• Task prompt: After locating the line with "Тумба под раковину Люка 80 Софт-Тач", repeat it and every following line to the end of the listing, exactly. Omit the pictures.

• Information shown:
········

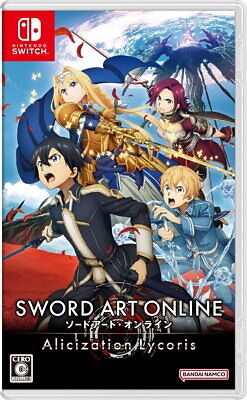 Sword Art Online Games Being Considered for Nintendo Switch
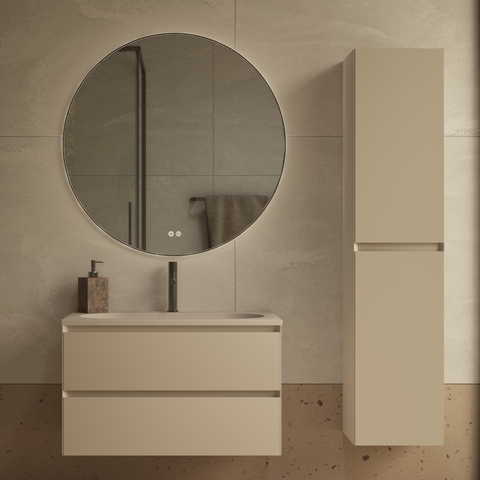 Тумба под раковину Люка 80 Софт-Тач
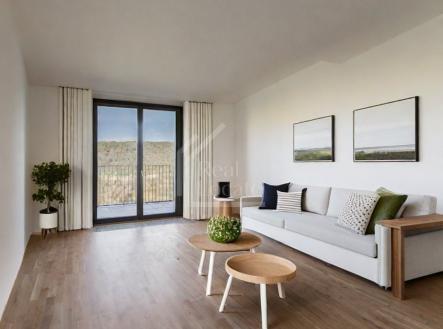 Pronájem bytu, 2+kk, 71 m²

········

• Result of this exercise:
 Тумба под раковину Люка 80 Софт-Тач
 Pronájem bytu, 2+kk, 71 m²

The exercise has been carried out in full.